Chinese attitudes to marriage and children

The number of people getting married in China fell from approximately 13.5 million couples annually in 2013 to approximately 6.8 million in 2022.

Data indicates that Chinese people are also getting married later, divorce rates are rising, and the number of people choosing to remain single is growing.

Women hold ballons as a gift at the entrance of a nightclub in Beijing during the Chinese Valentine's Day, on August 20, 2015. Chinese Valentine's Day is on the 7th day of the 7th lunar month in the Chinese calendar and also called Chinese Double Seven Festival. AFP PHOTO / FRED DUFOUR
Women hold ballons as a gift at the entrance of a nightclub in Beijing during the Chinese equivalent of Valentine’s Day, on August 20, 2015 [Fred Dufour/AFP]

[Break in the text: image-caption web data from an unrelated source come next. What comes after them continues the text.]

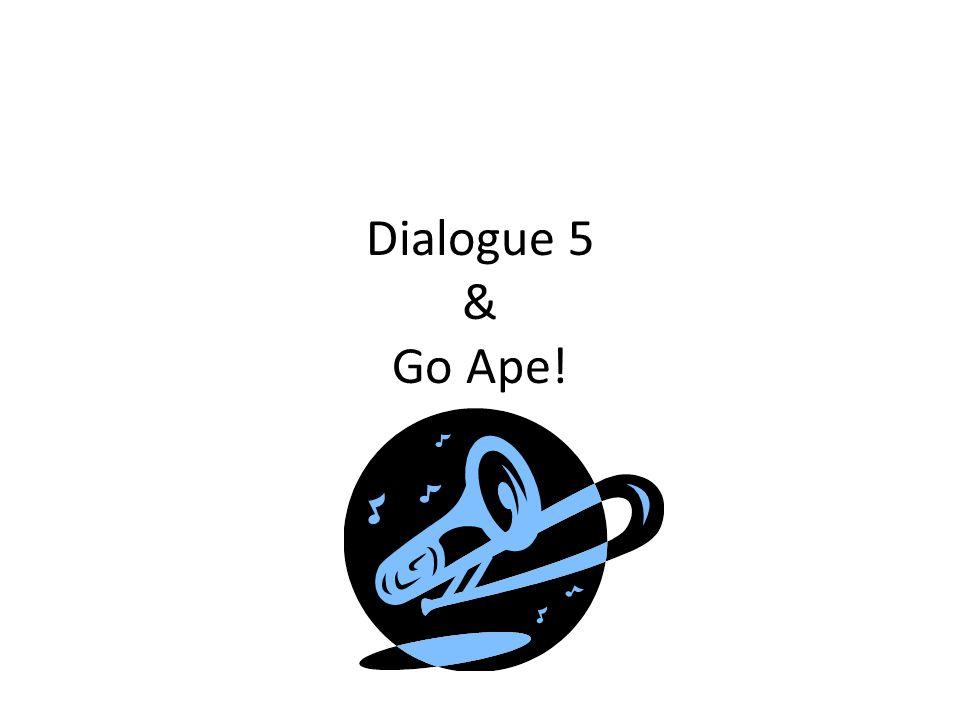 Dialogue 5 & Go Ape!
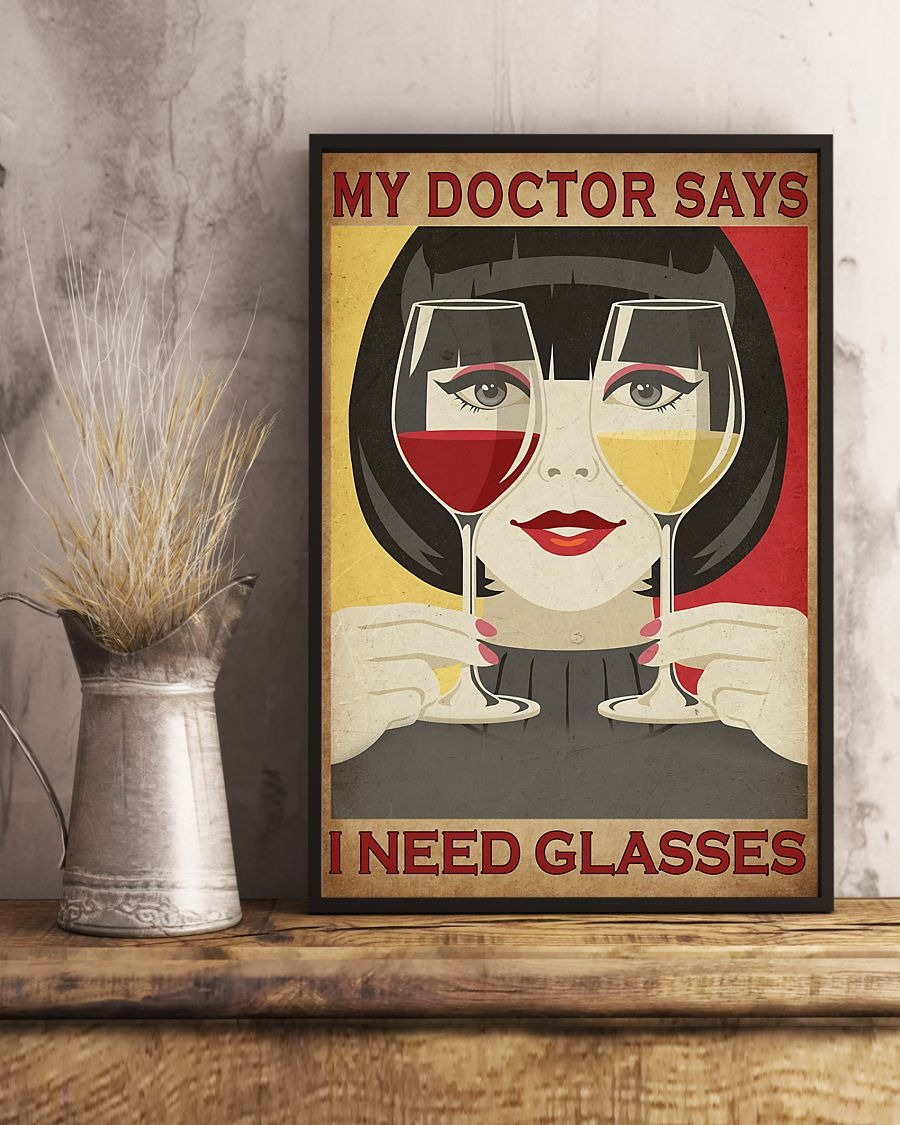 My doctor says I need glasses poster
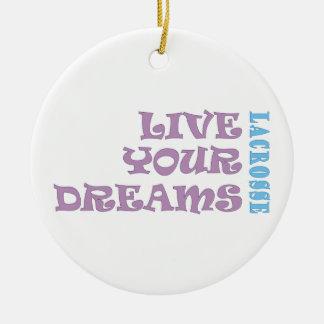 Live Your Lacrosse Dreams Christmas Ornament
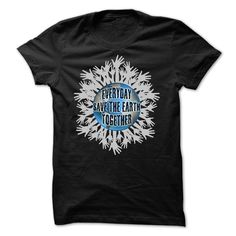 (New Tshirt Deals) Earth Day Everyday Save The Earth Together [Tshirt Sunfrog] Hoodies, Funny Tee Shirts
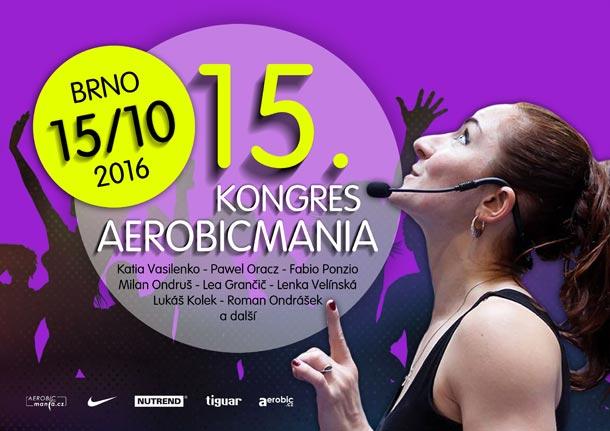 AEROBICMANIA - 15. Mezinárodní kongres aerobiku, fitness a Body&mind.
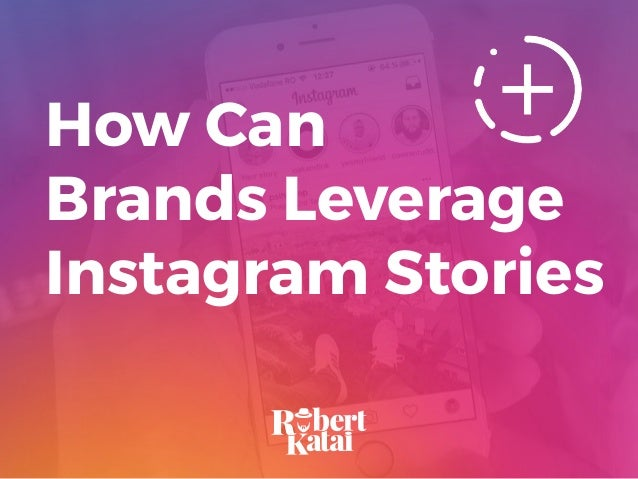 How Can Brands Leverage Instagram Stories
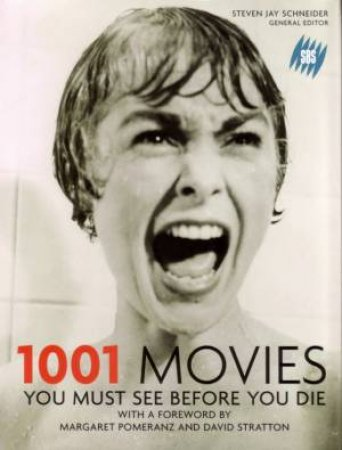 1001 Movies You Must See Before You Die by Stephen Jay Schneider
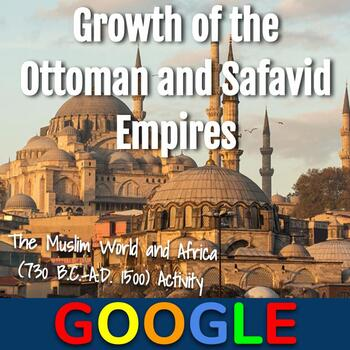 Interactive Map: Growth of the Ottoman and Safavid Empires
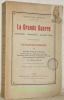 Collection Henri Leblanc. La Grande Guerre. Iconographie -  Bibliographie - Documents divers. Tome deuxième. Catalogue raisonné des ouvrages français ...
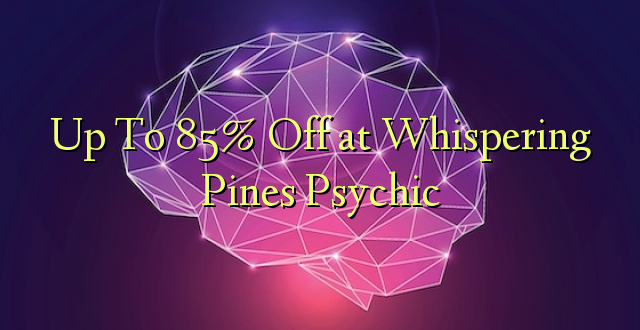 Hadi 85% Off at Whispering Pines Psychic
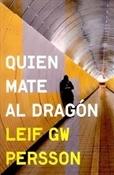 Quien mate al dragón (Leif GW Persson)-Trabalibros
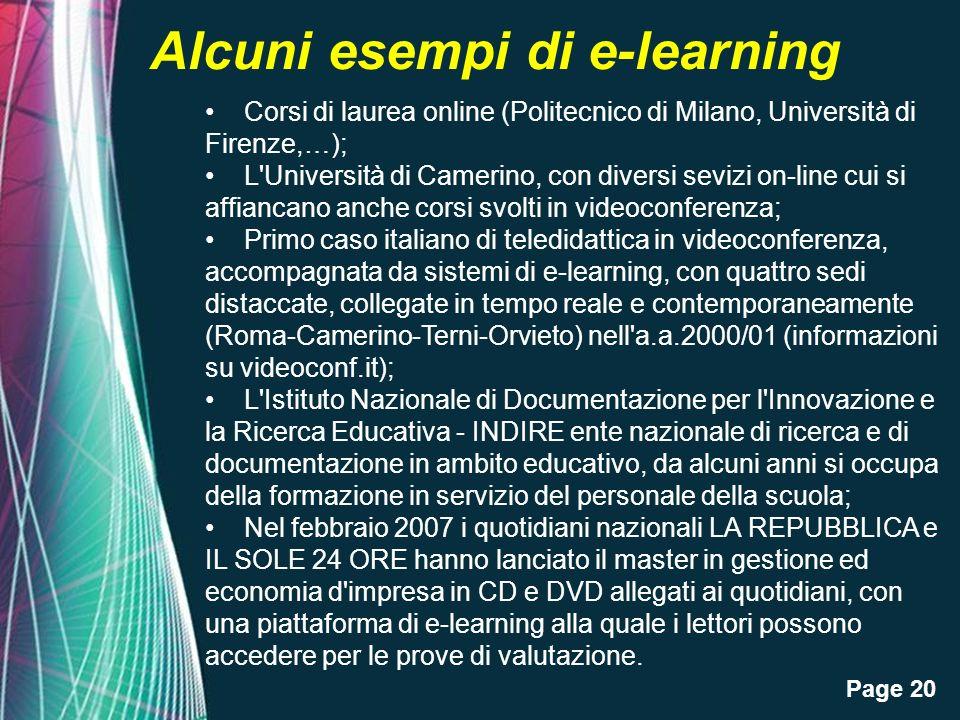 Page 20 Alcuni esempi di e-learning Corsi di laurea online (Politecnico di Milano, Università di Firenze,…); L'Università di Camerino, con diversi sev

Agnes Chen, 34, a business owner in Shanghai, told Al Jazeera she was not surprised that obstetric departments are scaling back across China.

“Now is not a good time to have a kid. The economy is not good, and a lot of young people are struggling and have other priorities,” she said. “Even the couples I know that want to have a kid are waiting for better times instead.”

Lisa Ming, 28, a nurse anaesthetist in Shenzhen, said she had often discussed starting a family with her husband after they married last year.

“But we don’t have a lot of money right now so we have decided to wait and see what happens, and what we want in the future,” she told Al Jazeera.

“We would have to work a lot more to provide for a baby, and we don’t want more stress and pressure right now. Life is not just about starting a family, quality of life is also important,” she said.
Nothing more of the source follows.